This is our first ever recipe using this interesting and relatively new cooking technique, where you place all the ingredients into the pan and hope that your friends at The Vegan Corner gave you a good recipe. Well, rest assured that we always strive to give you good recipes, as it wouldn’t make sense to do otherwise. However, it is up to you to decide if this is the kind of dish you like. If forced to guess, I’d say that you will not only like the straightforward and easy preparation, but also the super-tasty combination of ingredients.
- Pour the water and salt into a non–stick pan, place it over a high heat and bring the water to the boil.
- Once the liquid reaches boiling point, tip in the pasta, the broccoli, the peas, and bring to the boil once again.
- As soon as the liquid is back to boiling point, turn the heat down to medium and start counting the cooking time, which depends upon the pasta you are using.
- During the cooking time, make sure to stir the ingredients three or four times in total.
- At the end of the cooking time, stir the ingredients, turn off the heat, cover the pan with the lid and let the pasta rest for three to four minutes.
- Once the resting time is up, adjust salt to taste, sprinkle the pasta with some parsley if desired, stir one last time and serve.
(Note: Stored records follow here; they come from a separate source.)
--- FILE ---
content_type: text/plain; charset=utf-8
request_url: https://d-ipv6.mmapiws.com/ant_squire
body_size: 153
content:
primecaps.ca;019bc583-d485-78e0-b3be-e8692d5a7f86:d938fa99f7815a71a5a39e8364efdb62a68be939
- In case you want to use our same ingredients, in this instance we used ‘De Cecco penne rigate N°41’ to prepare this dish. However, do know that you can use any pasta you want for this dish.
- If using gluten-free pasta, do know that it will release more starch than regular pasta, which means that the sauce will thicken much quicker and you might need to add more water into the pan.
- To obtain a a deeper flavour, try to substitute the water with vegetable stock or with black tea. The tea option might sounds strange, but it will yield a delicious final pasta.